Directions - From the first line to the last, restate every record word for word, leaving out the pictures.

Provided material -
----

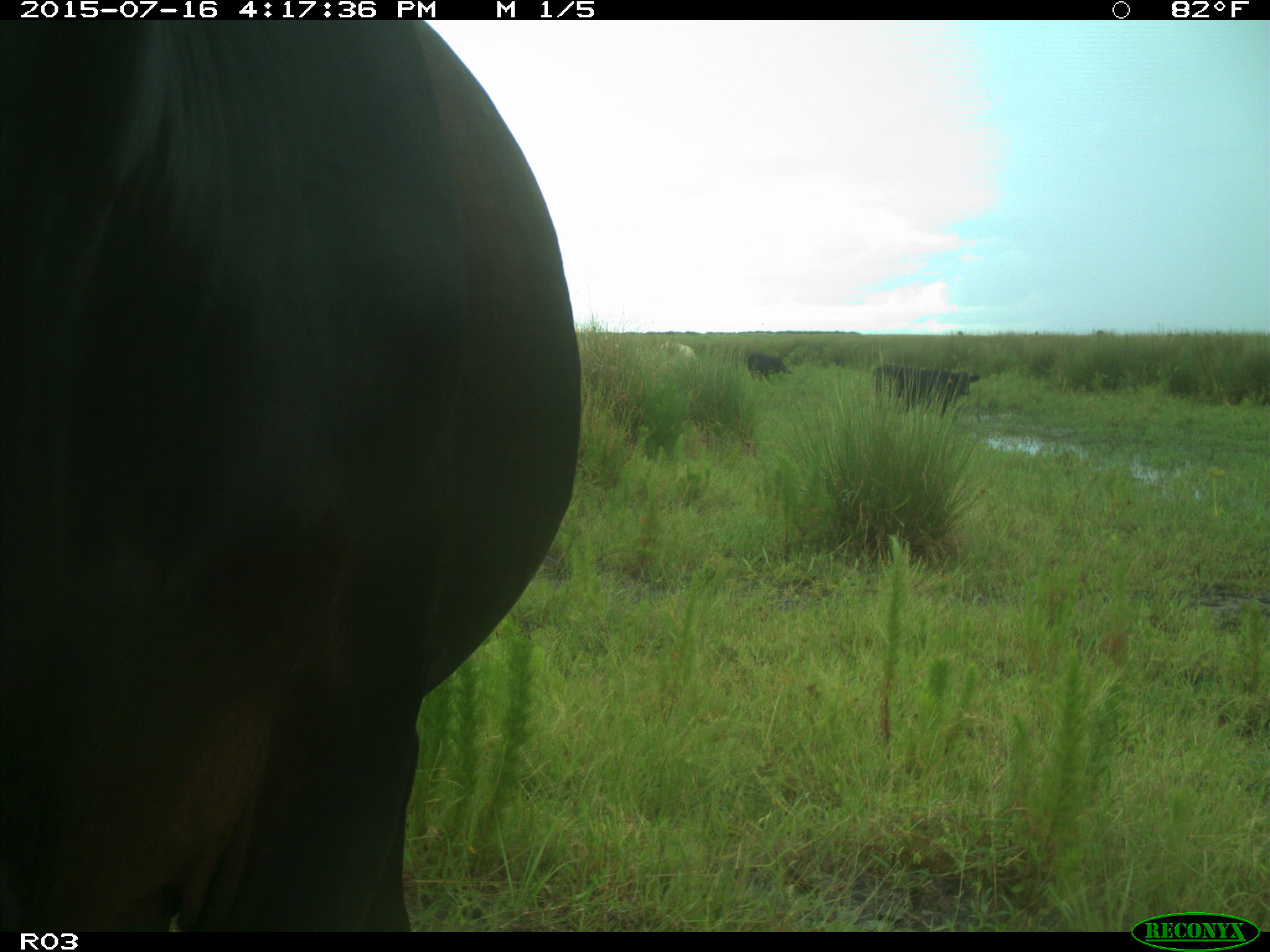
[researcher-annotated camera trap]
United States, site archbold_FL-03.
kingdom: Animalia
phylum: Chordata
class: Mammalia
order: Artiodactyla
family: Bovidae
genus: Bos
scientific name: Bos taurus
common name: domestic cow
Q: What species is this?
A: Bos taurus (domestic cow).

----

Output for this exercise -
[researcher-annotated camera trap]
United States, site archbold_FL-03.
kingdom: Animalia
phylum: Chordata
class: Mammalia
order: Artiodactyla
family: Bovidae
genus: Bos
scientific name: Bos taurus
common name: domestic cow
Q: What species is this?
A: Bos taurus (domestic cow).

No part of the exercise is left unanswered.